A random side note @ Roland: that sounds like a sandwich cookie that I used to bake with my mum when I was a kid. The cookie part was made from a spicy dough (less spicy than a ginger snap; think spice cake in cookie form). Then you spread melted chocolate chips on the bottom cookie. Once that dried, you spread apricot or raspberry preserves on top of the chocolate, then you pressed the top cookie in place and dusted the whole thing with confectioner's sugar. They were rather tedious to make, but soooo delicious! :)

Comment by Ikwig Sun Jan 2 16:03:14 2011
I suspect you could use just about any cake in the layers of a stack cake as long as you made them thin.
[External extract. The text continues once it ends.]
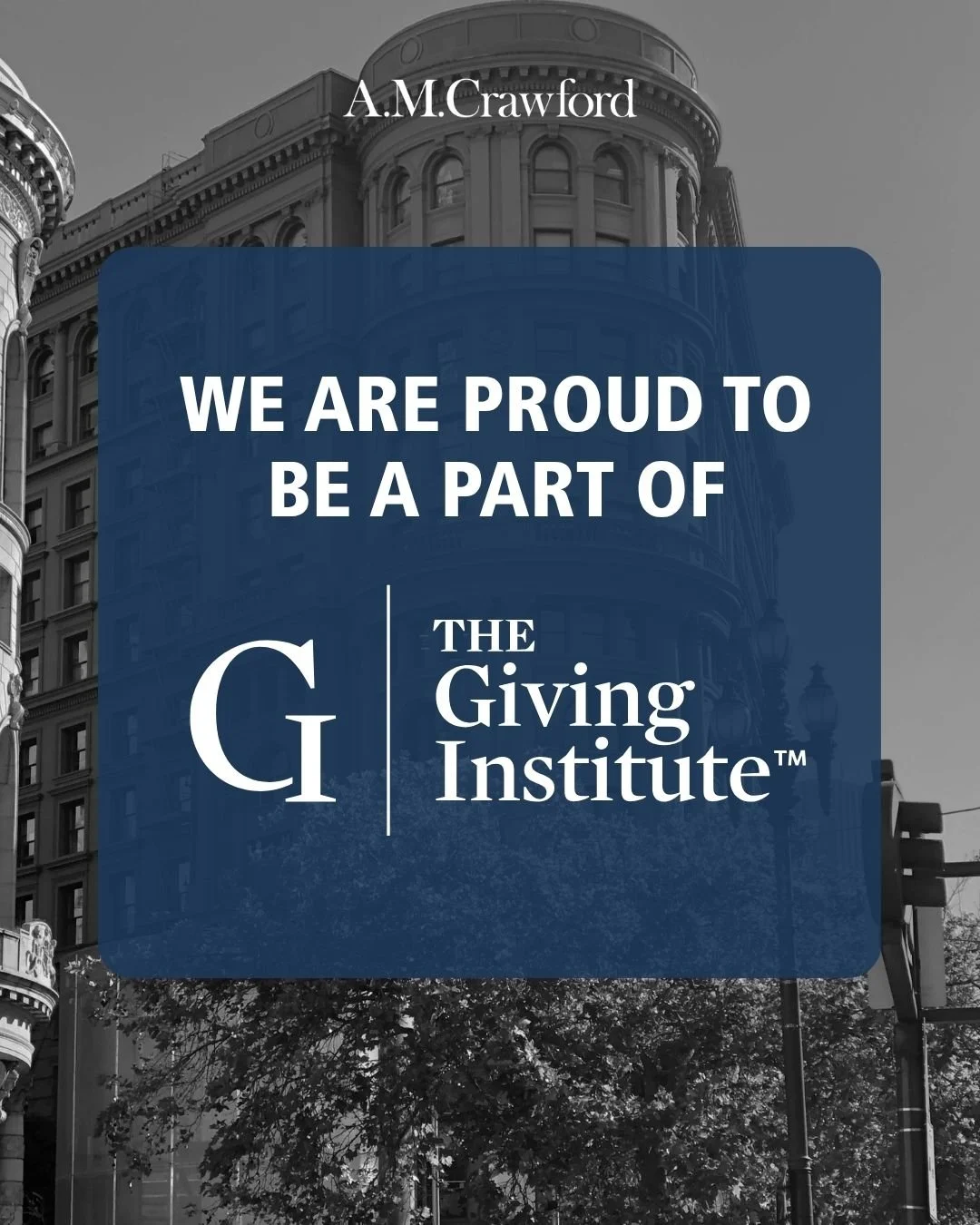 A.M.Crawford

WE ARE PROUD TO BE A PART OF

GI

THE Giving Institute™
I guess traditionally they would need to travel well, but in the era of the automobile, I think fluffy is the way to go! :-)
Comment by anna Sun Jan 2 19:05:12 2011

I think fluffy is just fine (and preferred, really :) ), if you just want to make a two or four layer cake. But I don't think fluffy would work very well for one of these 10 or 12 layer stack cakes; it seems likely that the more cakes you packed on top of the bottom layer, the mushier it would get, and you'd just end up with a big pile of chocolate pudding (between the weight of the layers and the fact that each layer would be soaking up moisture from the frosting/glaze). Of course, it would taste delicious, but I don't think it would look very pretty, heh!

I think you want something that's on the dense and dry side, probably closer to a cookie. Now that I think of it, my mum makes a chocolate cookie that's rather cake like; I think I'd try a batter like that and go from there. If I can remember, I'll ask for her recipe next time I talk to her, give it a try, and report back; it'll give me an excuse to make more chocolate stuff! ;)

Comment by Ikwig Sun Jan 2 23:03:40 2011
Very good point about the smoosh factors on the bottom layers. So, maybe pound cake type cakes? I'll be waiting with baited breath to hear how the cookie cake goes!